Saturday, July 9, 2011

On a very hungover Monday morning, Greg sits at his desk, preparing himself for another mundane week at the bank, he does as he usually does, takes his jacket off, loosens his tie and flicks on the computer. To his surprise, this cry for help email was presented to him.

My sincere regrets for this sudden request, things actually got out of control on my trip toMadrid,Spain . I was mugged,all my belongings including cellphone and credit card were all stolen at gun point. I need your help flying back home.

Am Cash Strapped at the moment. I've made contact with my bank but the best they could do was to send me a new card in the mail which will take 2-4 working days to arrive here. I need you to lend me some Money to sort my self out of this predicament, i will pay back once i make it out of Madrid.

Western Union or MoneyGram is the fastest option to wire funds to me. Let me know if you need my details(Full names/location) to effect a transfer. You can reach me via email or hotel's desk phone and the number is,+34 981 608916641.

This is how Greg replied

Moira,

What is the fucking story chunfella?

First let me say how incredibly scarlet I am that you were mugged in Madrid. It has upset to the point of extreme morbid arousal. I had a very similar incident in Faliraki a couple of months back. Two young English gents were out celebrating the royal wedding, and were quite drunk. They stopped me in the street and punched me several times in the throat. While lying on the ground they stole my coin purse and then pulled down my trousers and began to thumb my willy in to my groin, giving the impression I had a gooter, as the man says. It was an incredibly horrible experience; so needless to say, I understand fully where you are coming from, Bredrin.

Before I get to the part where I pay someone cash that I have never met before, I would like to ask you a few questions if I may?

Now, call me old fashioned, but I find it strange and arousing, in equal measure, that your bank is sending your new debit card to you in Madrid, and not your home address. This is most unusual. That said, I won’t dwell on it, Moira, it just isn't in my nature to do so. Look I'vealready forgotten what I was worried about. That will be the Quaaludes, says you to me. Lolocopter times one hundred.

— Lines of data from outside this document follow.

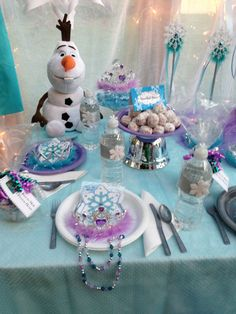 Princess Birthday Party Supplies and Princess Party Favors-Disney Princess Party Ideas. Frozen Princess Party, Princess Party Favors, Disney Frozen Party, Frozen Theme Party, Frozen Birthday Party, 2nd Birthday Parties, Frozen Party Decorations, Birthday Party Decorations, Homemade Christmas Tree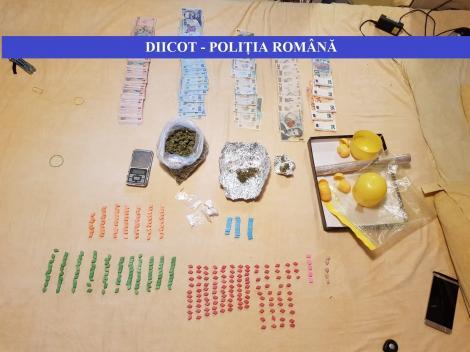 Doi tineri din Giurgiu care ar fi vândut cannabis, ecstasy şi cocaină în judeţ şi pe litoral, reţinuţi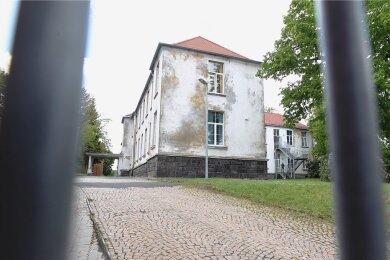 Das Plauener Asylbewerberheim an der Kasernenstraße. Zuletzt wurde dort mehrmals Feuer gelegt.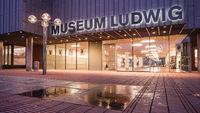 Eingang zum Museum Ludwig, Köln, Nordrhein-Westfalen, Deutschland, Europa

Ninthly, and just to set the scene. What are you wearing? I'm wearing an Italia 90 t-shirt, a very tiny pair of x-work jeans with the crotch cut out, I have a red cap on that is without a logo, and I am holding an air rifle. I am wearing an Ugg boot on one foot, and a croc sandal on the other. I have a lit ciggy in my mouth, and I am covered head to toe in my own faecal matter, and that is no laughing matter.....ha ha. Again I feel it appropriate to use the word lolocopter.

Fourthly, now I am sorry to be trivial at such an incredibly tough time for you, but you failed to specify an amount. I want to give my cash to a total stranger, but I need to know an amount, Silly Billy.

Secondly, do you not have family that can help out in your time of need? As soon as last night's dinner hits the fan, I’d be straight on the blower to Mamma Spring immedeo. Admittedly, I have never really cut the strings with my Mum, and have always been too dependent. I think up until I was like five or six, she was still doing that thing where she would let me do a poo on my own, and then when I had finished, I would get on my hands and knees and shout "Mum, MUM, I'm ready". Then she would clean my bottom with a flannel and some warm soapy water. Whilst we do not practice this anymore, I still feel too dependent. I love my Mum so much, I hope you love your Mum.

Let me know the amounts etc, and I will sort that out, Babez.....Oh, by the way, if you haven't already seen it, check out "Blue Waffle" on the interweb. It is very very funny.